● **Supplied material**
*** Block opens ***

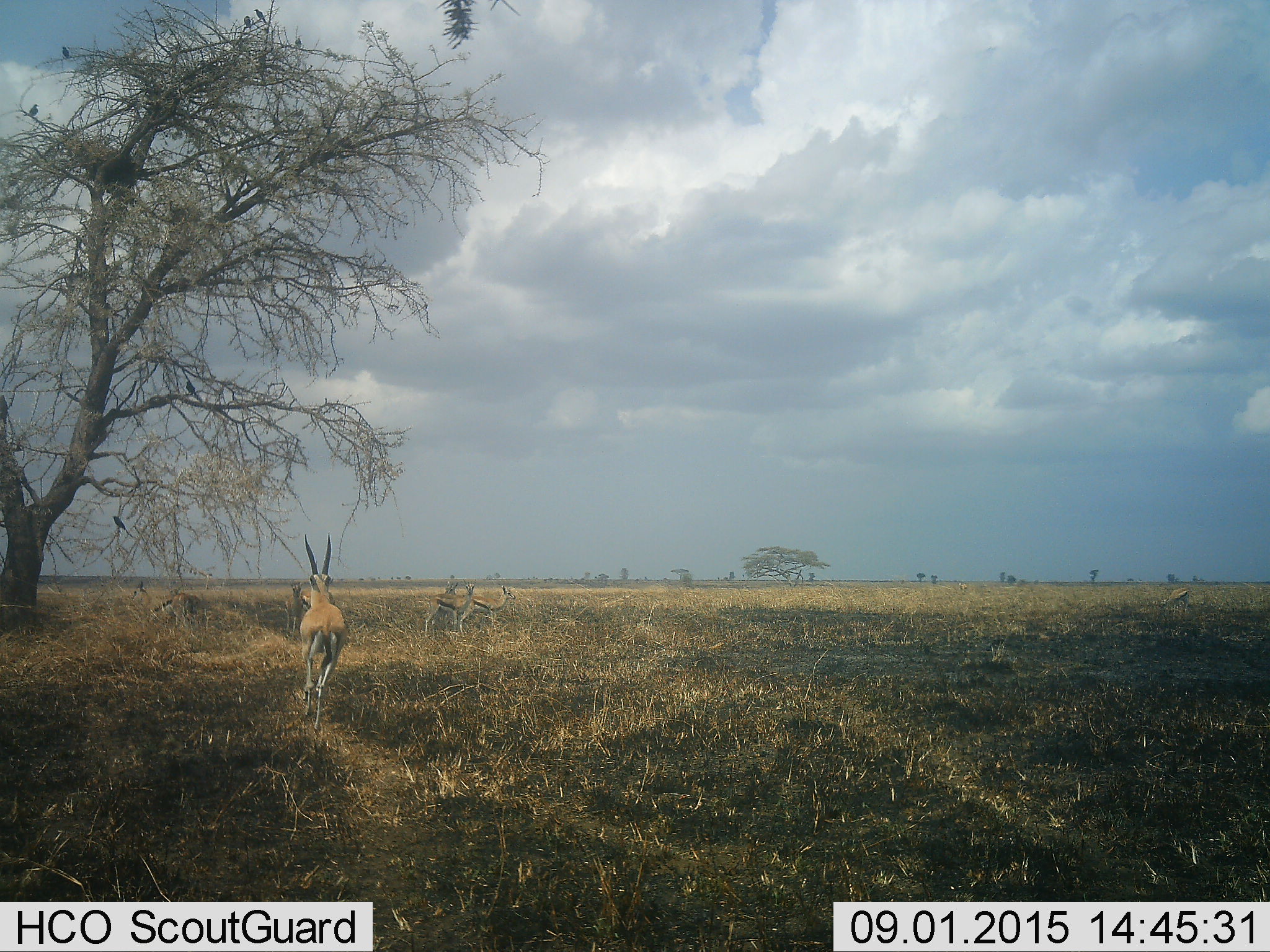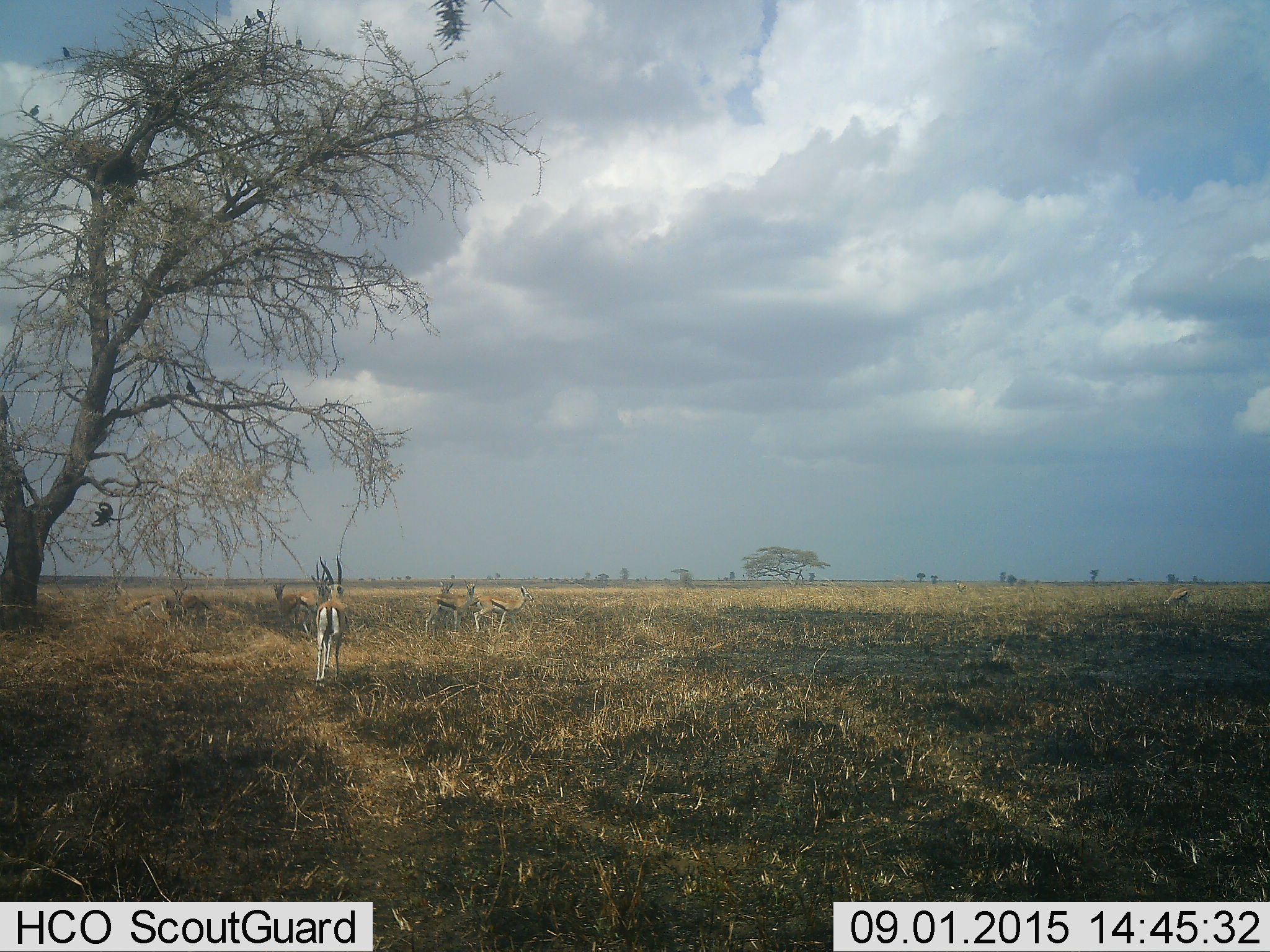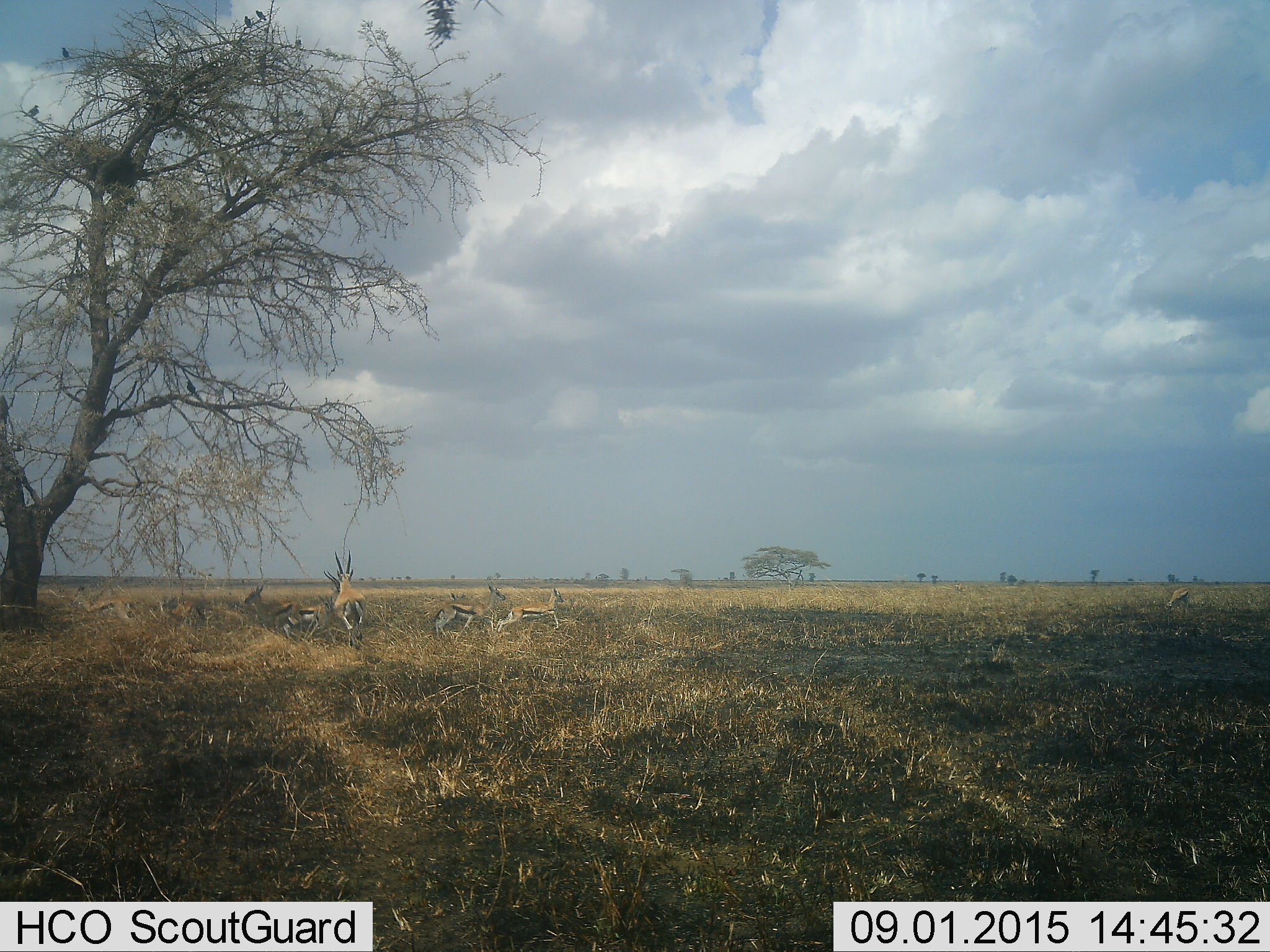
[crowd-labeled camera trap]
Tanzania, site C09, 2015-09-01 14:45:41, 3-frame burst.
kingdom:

*** Block closes ***

● **Work task**
Give back the lines above exactly, from the one with "Tanzania, site C09, 2015-09-01" through the last line.

● **Finished task**
Tanzania, site C09, 2015-09-01 14:45:41, 3-frame burst.
kingdom:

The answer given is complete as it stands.